We also have app stores (iOS and Android) which have their own deployment story, which isn’t too bad, although it has its own challenges with developer certificates and the app review process.
But I think developing software is still too abstract, especially for tinkering on a small scale. I’d like to see development tools that include more direct manipulation and built-in collaboration like we have with other categories of creative tools. Ink & Switch is researching programmable ink as one move in this direction.
Tyson: What are your thoughts on AI like ChatGPT?
Wiggins: I’m not as energized by recent AI advances as a lot of folks in the tech industry, either in the sense of what it can be used for or the potential longer-term risks. But it’s obvious that large language models, image generation, and computer vision are likely to massively change more than one segment of knowledge work. It’s also going to open many new doors for spam and fraud that we’ll have to contend with.
I’m most excited about how these AI advances can be incorporated into our creative tools. Not to have computers do our thinking for us, but as a cognitive aid (or robot collaborator, if you like). This illustration process is one example.
Tyson: What is your greatest hope for the future of computing?
Wiggins: My greatest hope is that computers continue to be the best tools for creative expression and problem-solving that humanity has ever created.
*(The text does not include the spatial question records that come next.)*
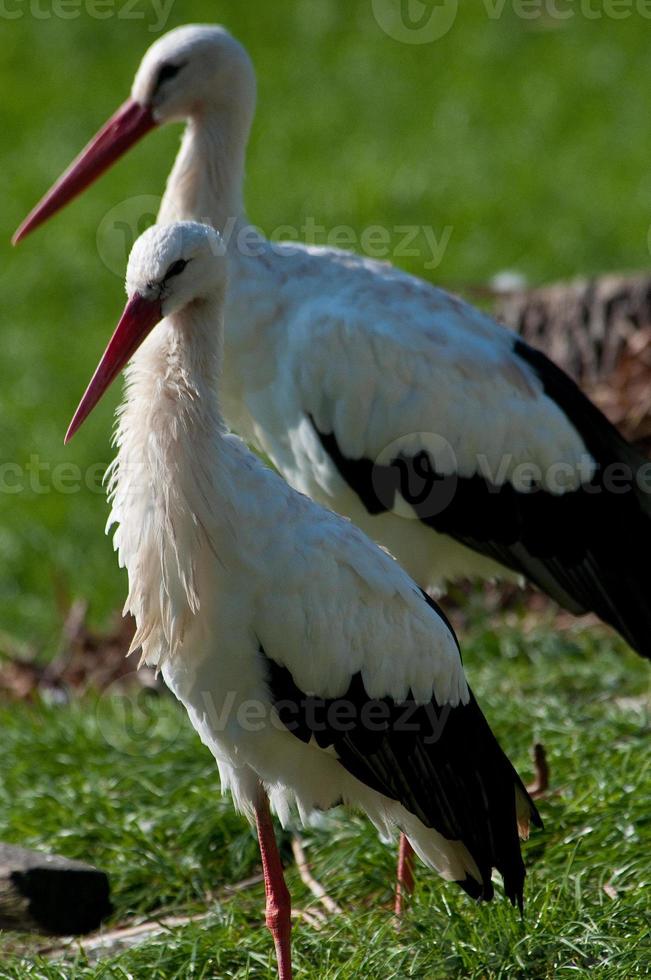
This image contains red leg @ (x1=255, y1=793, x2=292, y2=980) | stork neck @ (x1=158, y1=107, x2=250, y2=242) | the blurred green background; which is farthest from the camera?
the blurred green background

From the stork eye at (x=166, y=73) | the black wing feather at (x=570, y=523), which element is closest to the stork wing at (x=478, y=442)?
the black wing feather at (x=570, y=523)

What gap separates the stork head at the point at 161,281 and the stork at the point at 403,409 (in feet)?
3.93

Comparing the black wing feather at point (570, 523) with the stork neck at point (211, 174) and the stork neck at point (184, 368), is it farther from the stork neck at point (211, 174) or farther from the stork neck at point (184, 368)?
the stork neck at point (184, 368)

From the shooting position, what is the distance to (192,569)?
141 inches

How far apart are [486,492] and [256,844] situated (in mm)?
→ 1326

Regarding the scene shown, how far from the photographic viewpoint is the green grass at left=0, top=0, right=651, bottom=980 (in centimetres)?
405

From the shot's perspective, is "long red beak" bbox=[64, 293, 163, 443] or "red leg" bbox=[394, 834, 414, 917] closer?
"long red beak" bbox=[64, 293, 163, 443]

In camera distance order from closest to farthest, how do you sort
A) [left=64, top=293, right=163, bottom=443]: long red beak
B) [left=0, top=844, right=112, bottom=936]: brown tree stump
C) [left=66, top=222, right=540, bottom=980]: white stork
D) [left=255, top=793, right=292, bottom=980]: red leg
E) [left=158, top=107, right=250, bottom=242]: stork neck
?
1. [left=66, top=222, right=540, bottom=980]: white stork
2. [left=64, top=293, right=163, bottom=443]: long red beak
3. [left=255, top=793, right=292, bottom=980]: red leg
4. [left=0, top=844, right=112, bottom=936]: brown tree stump
5. [left=158, top=107, right=250, bottom=242]: stork neck

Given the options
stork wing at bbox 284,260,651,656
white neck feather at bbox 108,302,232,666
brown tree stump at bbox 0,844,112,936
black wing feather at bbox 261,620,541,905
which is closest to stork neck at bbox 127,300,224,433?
white neck feather at bbox 108,302,232,666

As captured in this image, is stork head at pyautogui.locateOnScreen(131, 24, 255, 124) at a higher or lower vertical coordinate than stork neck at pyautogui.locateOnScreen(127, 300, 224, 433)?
higher

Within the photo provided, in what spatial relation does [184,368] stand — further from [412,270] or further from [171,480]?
[412,270]

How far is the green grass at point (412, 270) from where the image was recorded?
159 inches

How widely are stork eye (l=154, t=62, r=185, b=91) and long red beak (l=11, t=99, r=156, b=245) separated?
12cm

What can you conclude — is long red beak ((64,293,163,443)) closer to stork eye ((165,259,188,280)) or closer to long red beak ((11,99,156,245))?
stork eye ((165,259,188,280))
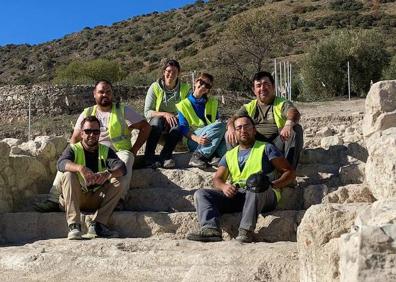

Standing in the way of this are market forces, government forces, and individual user preferences. In aggregate, these push us in the direction of computers as vectors for fraud and social manipulation; or simply turn computers into attention-stealing appliances rather than bicycles for the mind.
I hope that people in the industry who care about this will work together to counteract these forces—and to develop computing in ways that enhance humanity’s prosperity and happiness overall.